Jakarta, IDN Times- Pejabat senior di Kementerian Luar Negeri Inggris (FCDO) menyarankan lebih dari 300 stafnya untuk mempertimbangkan mundur. Imbauan ini menyusul kritik dari para staf mengenai kebijakan pemerintah terkait konflik di Gaza.

Saran tersebut merupakan balasan atas surat protes yang dikirimkan para staf pada 16 Mei 2025. Surat itu berisi kekhawatiran bahwa kebijakan saat ini dapat membuat Inggris terlibat dalam tindakan Israel yang berisiko melanggar hukum internasional.

Tanggapan yang memicu perdebatan itu dikirimkan pada 29 Mei 2025. Surat balasan ditandatangani oleh dua pejabat sipil paling senior FCDO, Sir Oliver Robbins dan Nick Dyer.

1. Staf khawatir Inggris terlibat pelanggaran hukum internasional

Surat protes tersebut merupakan yang keempat kalinya dikirim oleh staf internal sejak konflik Gaza dimulai pada akhir 2023. Para penanda tangan surat berasal dari berbagai departemen dan kedutaan di seluruh dunia. 

Secara spesifik, surat itu merujuk pada beberapa insiden mengkhawatirkan, seperti tewasnya 15 pekerja kemanusiaan pada bulan Maret lalu. Mereka juga menyoroti pembatasan bantuan oleh Israel yang dikritik sebagai penggunaan kelaparan sebagai senjata perang, dilansir New Arab.

Para staf merasa banyak peringatan yang telah mereka berikan tidak ditindaklanjuti oleh para pembuat kebijakan. Timbul kekhawatiran bahwa mereka yang bertugas melaksanakan kebijakan tersebut dapat ikut dimintai pertanggungjawaban hukum di masa depan.

"Pada Juli 2024, staf menyatakan keprihatinan tentang pelanggaran hukum humaniter internasional oleh Israel dan potensi keterlibatan pemerintah Inggris. Dalam periode selanjutnya, bukti Israel mengabaikan hukum internasional menjadi semakin nyata," demikian kutipan dari surat tersebut, dilansir BBC.
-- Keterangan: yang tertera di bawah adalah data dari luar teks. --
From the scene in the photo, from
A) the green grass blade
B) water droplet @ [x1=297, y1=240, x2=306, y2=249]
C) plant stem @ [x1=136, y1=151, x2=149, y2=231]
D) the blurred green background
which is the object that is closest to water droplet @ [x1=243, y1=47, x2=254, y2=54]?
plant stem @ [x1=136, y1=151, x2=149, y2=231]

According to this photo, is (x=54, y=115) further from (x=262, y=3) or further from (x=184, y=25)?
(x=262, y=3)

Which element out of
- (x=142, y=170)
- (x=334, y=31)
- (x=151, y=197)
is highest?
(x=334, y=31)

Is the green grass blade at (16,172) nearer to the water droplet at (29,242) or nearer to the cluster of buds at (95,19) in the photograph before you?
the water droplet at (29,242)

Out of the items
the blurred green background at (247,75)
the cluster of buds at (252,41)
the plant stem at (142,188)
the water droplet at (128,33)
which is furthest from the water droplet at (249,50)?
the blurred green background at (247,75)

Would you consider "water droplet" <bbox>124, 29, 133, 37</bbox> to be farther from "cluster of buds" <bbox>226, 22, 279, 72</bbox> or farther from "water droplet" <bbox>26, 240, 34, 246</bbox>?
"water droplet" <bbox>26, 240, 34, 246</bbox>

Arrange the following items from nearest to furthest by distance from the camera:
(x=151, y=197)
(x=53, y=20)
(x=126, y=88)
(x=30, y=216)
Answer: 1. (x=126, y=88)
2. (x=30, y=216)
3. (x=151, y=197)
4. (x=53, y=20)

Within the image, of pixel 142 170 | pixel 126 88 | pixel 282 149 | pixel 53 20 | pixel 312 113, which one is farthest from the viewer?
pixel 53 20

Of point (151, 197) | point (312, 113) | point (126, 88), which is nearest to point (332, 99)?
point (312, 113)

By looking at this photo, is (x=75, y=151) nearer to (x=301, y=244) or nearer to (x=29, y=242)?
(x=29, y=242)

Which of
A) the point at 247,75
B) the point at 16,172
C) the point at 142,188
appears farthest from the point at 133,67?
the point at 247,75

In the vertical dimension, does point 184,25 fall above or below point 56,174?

2. Inggris mengaku terbuka terhadap kritik

Dalam surat balasan mereka, Robbins dan Dyer menyatakan bahwa kementerian menyambut baik masukan yang menantang sebagai bagian dari proses kebijakan. Mereka juga menyebut FCDO telah mendirikan "Dewan Penantang" (Challenge Board) sebagai wadah untuk menyalurkan kritik.

Para pejabat tersebut kemudian mengingatkan adanya kesepakatan inti dalam layanan sipil Inggris. Para pegawai diminta melaksanakan kebijakan pemerintah dengan sepenuh hati sesuai batasan hukum yang berlaku.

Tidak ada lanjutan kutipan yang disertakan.